Condolence letters are considered some of the most difficult letters to write and send because of their very sensitive nature. Even so, when someone close to you is dealing with the loss of a loved one, the grief and bereavement, writing and sending a condolence letter is probably one of the most considerate, kind, and thoughtful things you can do.
A condolence letter, if written properly, can show that you care about your friend and what they're going through and that you are sympathetic to their loss. Although there are many different ways to remember a loved one, such as a funeral, memorial service, online memorials, and online obituaries, writing and sending condolence letters can also be your way of not only expressing sympathy but also in remembering a loved one and sharing those memories with your grieving friend or relative.
The problem is that many people have a hard time finding the right words to express themselves in writing during such a sensitive time. Before you put pen to paper or start thinking of what on you are possibly going to write, keep in mind that your letter, in addition to being carefully and well-written, should aim to achieve three main purposes. The first is to express sympathy and comfort to your friend or relative experiencing the loss of a loved one. The second is to honor and pay tribute to the deceased and the third is to let the bereaved person know that you are available should they need help. If you are able to keep these three things in mind, and put them on paper, your condolence letter will in fact be honest and heartfelt.
Try to be personal and heartfelt in your condolence letter, without being too sentimental and gushing. You can start by acknowledging what happened - the person's death, how you found out about it, how it made you feel, etc. Do not go into detail about how or why the person died - this is completely unnecessary and unhelpful. Move on to express sympathy and comfort to your friend or relative in bereavement. If you don't know the name of person who died (for example, it could be your best friend's grandmother), find out. This will make your condolence letter more personal and meaningful. If you're uncomfortable asking, find out at the funeral or memorial service, or search online - their obituary may be online or an online memorial may have been set up.
Next, include positive statements about the relationship between the deceased and your friend or loved one, if appropriate, as well as positive statements about your relationship with the deceased. Don't forget to include something positive about them in general - his or her good qualities, characteristics, personality, hobbies, interests, good memories, etc.

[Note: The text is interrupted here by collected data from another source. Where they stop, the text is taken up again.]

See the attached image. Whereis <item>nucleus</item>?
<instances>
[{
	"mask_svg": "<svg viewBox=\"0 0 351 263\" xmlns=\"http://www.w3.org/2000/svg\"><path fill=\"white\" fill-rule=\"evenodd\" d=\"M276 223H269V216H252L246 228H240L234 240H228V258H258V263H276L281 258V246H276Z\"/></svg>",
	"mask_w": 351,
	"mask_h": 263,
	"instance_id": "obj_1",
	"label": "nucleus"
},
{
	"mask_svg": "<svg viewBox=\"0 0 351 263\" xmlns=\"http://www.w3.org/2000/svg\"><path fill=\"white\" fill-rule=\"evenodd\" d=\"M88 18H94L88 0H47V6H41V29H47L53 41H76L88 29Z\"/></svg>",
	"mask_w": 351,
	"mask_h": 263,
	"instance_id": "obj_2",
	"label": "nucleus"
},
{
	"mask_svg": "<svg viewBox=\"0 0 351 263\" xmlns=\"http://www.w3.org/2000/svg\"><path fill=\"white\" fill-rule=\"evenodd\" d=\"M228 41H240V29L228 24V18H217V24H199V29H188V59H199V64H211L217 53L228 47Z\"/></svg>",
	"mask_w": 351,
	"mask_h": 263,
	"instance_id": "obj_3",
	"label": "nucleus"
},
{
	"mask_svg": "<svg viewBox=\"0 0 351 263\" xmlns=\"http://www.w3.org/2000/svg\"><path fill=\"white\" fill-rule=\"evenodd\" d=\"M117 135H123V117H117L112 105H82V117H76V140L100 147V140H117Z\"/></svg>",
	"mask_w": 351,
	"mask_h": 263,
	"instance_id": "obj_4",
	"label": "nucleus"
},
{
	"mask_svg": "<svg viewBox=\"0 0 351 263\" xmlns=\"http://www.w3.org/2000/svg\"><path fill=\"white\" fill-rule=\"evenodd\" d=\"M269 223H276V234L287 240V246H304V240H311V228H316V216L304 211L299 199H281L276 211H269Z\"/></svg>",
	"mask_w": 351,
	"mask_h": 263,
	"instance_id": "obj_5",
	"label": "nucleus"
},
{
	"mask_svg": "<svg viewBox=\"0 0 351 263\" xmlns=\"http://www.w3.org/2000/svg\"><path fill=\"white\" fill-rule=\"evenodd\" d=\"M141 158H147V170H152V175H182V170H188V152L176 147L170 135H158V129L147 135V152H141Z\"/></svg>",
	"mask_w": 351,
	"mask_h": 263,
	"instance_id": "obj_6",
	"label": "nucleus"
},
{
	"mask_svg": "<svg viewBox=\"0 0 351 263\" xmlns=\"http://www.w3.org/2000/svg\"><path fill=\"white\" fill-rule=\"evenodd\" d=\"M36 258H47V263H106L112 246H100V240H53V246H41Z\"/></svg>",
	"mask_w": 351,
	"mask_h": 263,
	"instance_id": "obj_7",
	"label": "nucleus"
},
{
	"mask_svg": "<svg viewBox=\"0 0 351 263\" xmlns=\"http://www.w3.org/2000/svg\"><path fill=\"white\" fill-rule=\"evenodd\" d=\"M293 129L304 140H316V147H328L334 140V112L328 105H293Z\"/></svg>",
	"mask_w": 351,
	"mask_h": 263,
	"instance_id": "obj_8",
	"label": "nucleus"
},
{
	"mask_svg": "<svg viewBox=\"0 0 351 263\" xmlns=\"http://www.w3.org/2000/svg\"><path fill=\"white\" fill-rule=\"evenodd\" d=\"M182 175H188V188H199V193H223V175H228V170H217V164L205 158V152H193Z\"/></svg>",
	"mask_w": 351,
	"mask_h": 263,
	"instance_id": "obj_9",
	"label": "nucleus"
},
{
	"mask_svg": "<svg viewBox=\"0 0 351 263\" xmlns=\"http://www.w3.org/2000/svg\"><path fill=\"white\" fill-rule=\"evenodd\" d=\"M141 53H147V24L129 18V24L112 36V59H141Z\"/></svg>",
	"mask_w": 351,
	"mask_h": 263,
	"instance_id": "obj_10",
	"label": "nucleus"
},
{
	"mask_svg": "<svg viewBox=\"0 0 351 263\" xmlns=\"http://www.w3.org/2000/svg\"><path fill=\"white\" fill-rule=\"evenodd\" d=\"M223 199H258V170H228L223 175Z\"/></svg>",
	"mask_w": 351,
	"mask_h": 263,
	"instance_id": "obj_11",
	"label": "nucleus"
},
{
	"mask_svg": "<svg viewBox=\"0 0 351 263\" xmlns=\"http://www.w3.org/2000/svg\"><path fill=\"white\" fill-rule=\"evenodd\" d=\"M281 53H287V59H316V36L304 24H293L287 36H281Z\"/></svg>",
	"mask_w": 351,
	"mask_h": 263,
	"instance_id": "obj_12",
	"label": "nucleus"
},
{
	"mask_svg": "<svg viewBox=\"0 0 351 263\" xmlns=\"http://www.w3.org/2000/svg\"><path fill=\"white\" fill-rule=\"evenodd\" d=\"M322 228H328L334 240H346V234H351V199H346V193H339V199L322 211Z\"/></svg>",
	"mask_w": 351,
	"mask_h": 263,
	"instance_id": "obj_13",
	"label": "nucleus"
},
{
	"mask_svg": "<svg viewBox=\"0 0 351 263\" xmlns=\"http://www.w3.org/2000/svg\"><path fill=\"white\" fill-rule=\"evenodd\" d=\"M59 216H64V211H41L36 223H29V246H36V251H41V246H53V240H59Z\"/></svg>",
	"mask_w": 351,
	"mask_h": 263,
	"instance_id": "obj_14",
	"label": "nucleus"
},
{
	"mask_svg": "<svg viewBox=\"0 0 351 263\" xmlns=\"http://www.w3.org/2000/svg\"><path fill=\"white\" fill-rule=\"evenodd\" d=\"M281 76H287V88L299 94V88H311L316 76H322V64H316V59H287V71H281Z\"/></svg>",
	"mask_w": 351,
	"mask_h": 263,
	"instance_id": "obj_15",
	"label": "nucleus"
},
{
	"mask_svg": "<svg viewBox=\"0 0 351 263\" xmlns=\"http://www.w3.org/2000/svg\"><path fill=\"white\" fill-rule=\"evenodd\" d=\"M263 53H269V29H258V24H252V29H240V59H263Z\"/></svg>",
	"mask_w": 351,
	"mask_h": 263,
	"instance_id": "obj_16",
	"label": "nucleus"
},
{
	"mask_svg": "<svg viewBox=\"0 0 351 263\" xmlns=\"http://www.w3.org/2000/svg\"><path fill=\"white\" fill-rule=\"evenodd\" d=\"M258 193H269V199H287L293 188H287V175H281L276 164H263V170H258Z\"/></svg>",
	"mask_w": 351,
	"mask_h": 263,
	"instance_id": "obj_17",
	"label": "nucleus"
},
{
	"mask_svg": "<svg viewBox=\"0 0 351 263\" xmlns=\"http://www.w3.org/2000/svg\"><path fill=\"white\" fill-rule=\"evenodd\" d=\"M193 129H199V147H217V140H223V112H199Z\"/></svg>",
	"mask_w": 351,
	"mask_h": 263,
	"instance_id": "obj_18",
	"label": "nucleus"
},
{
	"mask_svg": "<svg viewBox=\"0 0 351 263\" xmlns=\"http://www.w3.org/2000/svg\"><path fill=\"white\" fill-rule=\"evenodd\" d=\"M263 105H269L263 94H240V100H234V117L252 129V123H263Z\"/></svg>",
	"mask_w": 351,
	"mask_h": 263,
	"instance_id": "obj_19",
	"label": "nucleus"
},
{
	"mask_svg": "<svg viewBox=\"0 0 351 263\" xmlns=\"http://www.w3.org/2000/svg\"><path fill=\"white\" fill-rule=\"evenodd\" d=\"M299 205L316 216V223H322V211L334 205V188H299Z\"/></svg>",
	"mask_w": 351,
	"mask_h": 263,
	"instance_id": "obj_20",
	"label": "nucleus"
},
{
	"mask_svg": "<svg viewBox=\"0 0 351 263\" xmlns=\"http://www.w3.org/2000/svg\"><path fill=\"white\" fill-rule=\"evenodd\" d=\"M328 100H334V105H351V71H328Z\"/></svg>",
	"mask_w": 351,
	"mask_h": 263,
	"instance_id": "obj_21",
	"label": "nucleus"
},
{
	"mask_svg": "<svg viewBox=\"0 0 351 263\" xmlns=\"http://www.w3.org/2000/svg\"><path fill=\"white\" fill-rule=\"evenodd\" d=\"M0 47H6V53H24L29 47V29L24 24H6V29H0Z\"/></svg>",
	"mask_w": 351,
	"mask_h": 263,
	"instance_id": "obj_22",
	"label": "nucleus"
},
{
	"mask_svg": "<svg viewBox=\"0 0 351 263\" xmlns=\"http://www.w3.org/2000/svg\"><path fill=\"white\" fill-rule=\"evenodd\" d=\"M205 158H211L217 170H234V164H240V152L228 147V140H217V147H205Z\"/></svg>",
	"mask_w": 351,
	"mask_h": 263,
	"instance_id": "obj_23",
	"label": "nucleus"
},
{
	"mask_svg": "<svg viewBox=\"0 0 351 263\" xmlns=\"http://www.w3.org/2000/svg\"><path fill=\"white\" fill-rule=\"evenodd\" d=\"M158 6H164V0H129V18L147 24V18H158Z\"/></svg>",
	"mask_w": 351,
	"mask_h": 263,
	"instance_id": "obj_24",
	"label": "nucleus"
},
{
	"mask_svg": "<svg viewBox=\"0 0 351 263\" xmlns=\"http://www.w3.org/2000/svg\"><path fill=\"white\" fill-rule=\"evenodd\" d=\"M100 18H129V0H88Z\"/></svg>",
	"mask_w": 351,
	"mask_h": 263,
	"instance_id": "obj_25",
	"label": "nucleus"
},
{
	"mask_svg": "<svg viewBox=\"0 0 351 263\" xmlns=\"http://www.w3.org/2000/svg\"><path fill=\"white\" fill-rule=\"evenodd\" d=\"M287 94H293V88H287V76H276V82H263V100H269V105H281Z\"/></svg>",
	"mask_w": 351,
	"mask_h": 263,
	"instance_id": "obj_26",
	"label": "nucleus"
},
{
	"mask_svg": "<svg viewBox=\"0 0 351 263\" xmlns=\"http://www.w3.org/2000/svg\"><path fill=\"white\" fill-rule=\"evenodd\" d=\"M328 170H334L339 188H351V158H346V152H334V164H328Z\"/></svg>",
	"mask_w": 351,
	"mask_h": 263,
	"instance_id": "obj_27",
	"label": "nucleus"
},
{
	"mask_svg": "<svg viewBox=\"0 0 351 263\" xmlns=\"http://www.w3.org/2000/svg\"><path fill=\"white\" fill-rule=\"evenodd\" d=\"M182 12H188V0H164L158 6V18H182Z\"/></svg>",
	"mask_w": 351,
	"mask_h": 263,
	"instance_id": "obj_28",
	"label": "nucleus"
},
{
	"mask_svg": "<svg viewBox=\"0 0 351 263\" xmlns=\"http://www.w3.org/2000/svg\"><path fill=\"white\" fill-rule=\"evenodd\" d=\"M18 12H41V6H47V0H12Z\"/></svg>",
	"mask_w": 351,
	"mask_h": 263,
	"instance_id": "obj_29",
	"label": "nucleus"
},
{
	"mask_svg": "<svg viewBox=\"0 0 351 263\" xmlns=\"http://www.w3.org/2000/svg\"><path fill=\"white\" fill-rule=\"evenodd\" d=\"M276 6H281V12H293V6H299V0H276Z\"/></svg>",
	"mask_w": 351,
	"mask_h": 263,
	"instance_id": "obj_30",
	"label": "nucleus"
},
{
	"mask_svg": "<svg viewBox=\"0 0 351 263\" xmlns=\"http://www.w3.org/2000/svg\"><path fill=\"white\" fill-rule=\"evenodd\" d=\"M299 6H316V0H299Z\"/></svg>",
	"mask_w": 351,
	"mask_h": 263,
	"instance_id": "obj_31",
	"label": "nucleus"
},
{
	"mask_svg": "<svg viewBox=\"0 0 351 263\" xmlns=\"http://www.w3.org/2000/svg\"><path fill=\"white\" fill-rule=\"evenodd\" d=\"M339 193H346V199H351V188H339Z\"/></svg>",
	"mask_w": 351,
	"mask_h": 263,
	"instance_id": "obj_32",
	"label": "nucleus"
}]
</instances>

In writing your condolence letter, avoid clichés like "I know how you feel" or "This is for the best" or "This is God's will" - these statements are generally not sincere or heartfelt and don't really serve a purpose.
Also, avoid writing general statements about your willingness to help if needed (this is unfortunately very common in condolence letters). While you likely have a desire to do something for your friend or relative who is grieving for the loss of a loved one, think of something practical that you can specifically do, and then offer your services - but only if you can follow through.
How do you send a condolence letter? First of all, it's usually not appropriate to type and then print one out using your computer. Secondly, avoid e-mailing a condolence letter, save for special or extreme circumstances. The best way to write and send your letter is to handwrite it using stationery. Remembering a loved one and offering support through a condolence letter requires a personal touch.
When mailing your letter, make sure it's mailed within two weeks or so of the person's death in order to properly pay your respects in a timely manner.
Writing a condolence letter is not an easy task. It is a difficult but necessary thing we may all have to do in our life to help aid a loved one in a time of need. Take this as a simple guide to get you on your way as you have to take on the task.